Task brief:
Set the data below down again, exactly, with every picture left out.

Data shown:
Start of Block
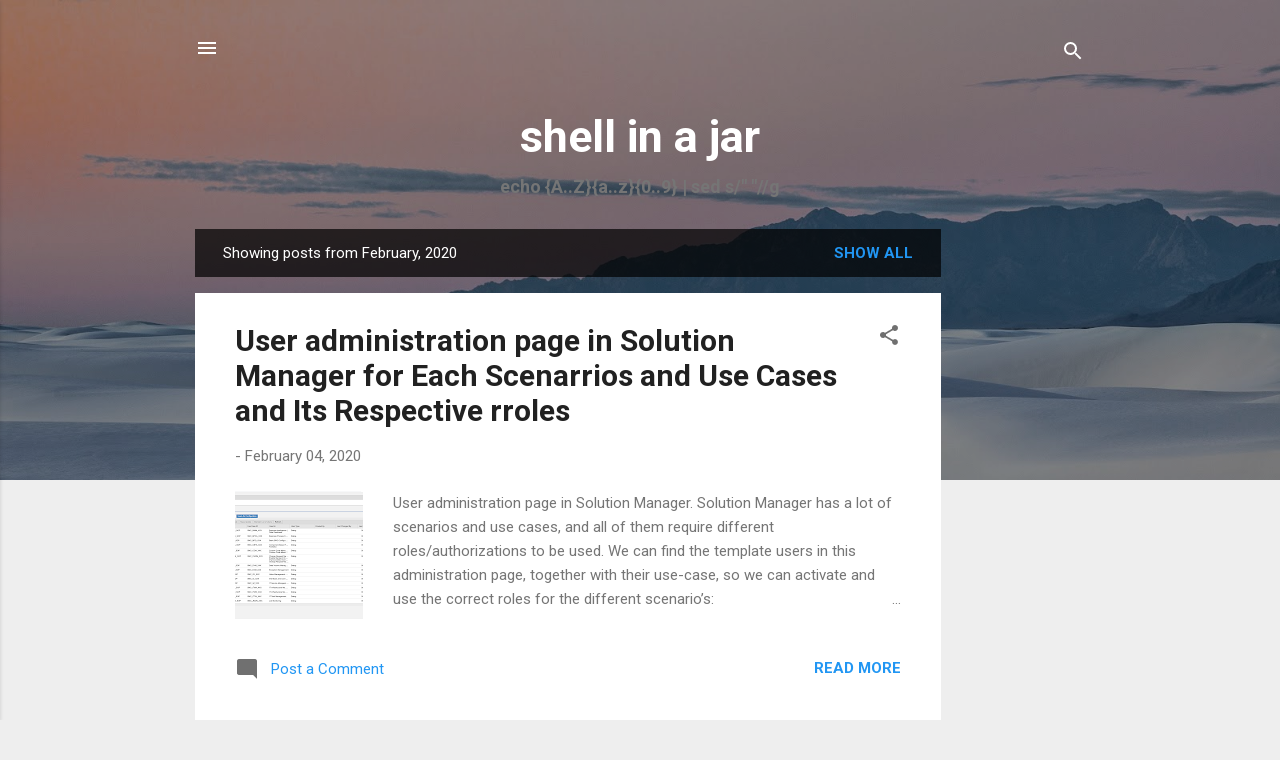

--- FILE ---
content_type: text/html; charset=utf-8
request_url: https://www.google.com/recaptcha/api2/aframe
body_size: 267
content:
<!DOCTYPE HTML><html><head><meta http-equiv="content-type" content="text/html; charset=UTF-8"></head><body><script nonce="MlHefWI9mjtvuiYnyjpXxQ">/** Anti-fraud and anti-abuse applications only. See google.com/recaptcha */ try{var clients={'sodar':'https://pagead2.googlesyndication.com/pagead/sodar?'};window.addEventListener("message",function(a){try{if(a.source===window.parent){var b=JSON.parse(a.data);var c=clients[b['id']];if(c){var d=document.createElement('img');d.src=c+b['params']+'&rc='+(localStorage.getItem("rc::a")?sessionStorage.getItem("rc::b"):"");window.document.body.appendChild(d);sessionStorage.setItem("rc::e",parseInt(sessionStorage.getItem("rc::e")||0)+1);localStorage.setItem("rc::h",'1763699588357');}}}catch(b){}});window.parent.postMessage("_grecaptcha_ready", "*");}catch(b){}</script></body></html>

--- FILE ---
content_type: text/plain
request_url: https://www.google-analytics.com/j/collect?v=1&_v=j102&a=1655141542&t=pageview&_s=1&dl=https%3A%2F%2Fwww.alak.cc%2F2020%2F02%2F&ul=en-us%40posix&dt=shell%20in%20a%20jar&sr=1280x720&vp=1280x720&_u=IEBAAEABAAAAACAAI~&jid=657972470&gjid=257637269&cid=123819548.1763699587&tid=UA-58536916-1&_gid=918169280.1763699587&_r=1&_slc=1&z=1892512268
body_size: -449
content:
2,cG-76TGSWGG1B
End of Block
Written solution:
--- FILE ---
content_type: text/html; charset=utf-8
request_url: https://www.google.com/recaptcha/api2/aframe
body_size: 267
content:
<!DOCTYPE HTML><html><head><meta http-equiv="content-type" content="text/html; charset=UTF-8"></head><body><script nonce="MlHefWI9mjtvuiYnyjpXxQ">/** Anti-fraud and anti-abuse applications only. See google.com/recaptcha */ try{var clients={'sodar':'https://pagead2.googlesyndication.com/pagead/sodar?'};window.addEventListener("message",function(a){try{if(a.source===window.parent){var b=JSON.parse(a.data);var c=clients[b['id']];if(c){var d=document.createElement('img');d.src=c+b['params']+'&rc='+(localStorage.getItem("rc::a")?sessionStorage.getItem("rc::b"):"");window.document.body.appendChild(d);sessionStorage.setItem("rc::e",parseInt(sessionStorage.getItem("rc::e")||0)+1);localStorage.setItem("rc::h",'1763699588357');}}}catch(b){}});window.parent.postMessage("_grecaptcha_ready", "*");}catch(b){}</script></body></html>

--- FILE ---
content_type: text/plain
request_url: https://www.google-analytics.com/j/collect?v=1&_v=j102&a=1655141542&t=pageview&_s=1&dl=https%3A%2F%2Fwww.alak.cc%2F2020%2F02%2F&ul=en-us%40posix&dt=shell%20in%20a%20jar&sr=1280x720&vp=1280x720&_u=IEBAAEABAAAAACAAI~&jid=657972470&gjid=257637269&cid=123819548.1763699587&tid=UA-58536916-1&_gid=918169280.1763699587&_r=1&_slc=1&z=1892512268
body_size: -449
content:
2,cG-76TGSWGG1B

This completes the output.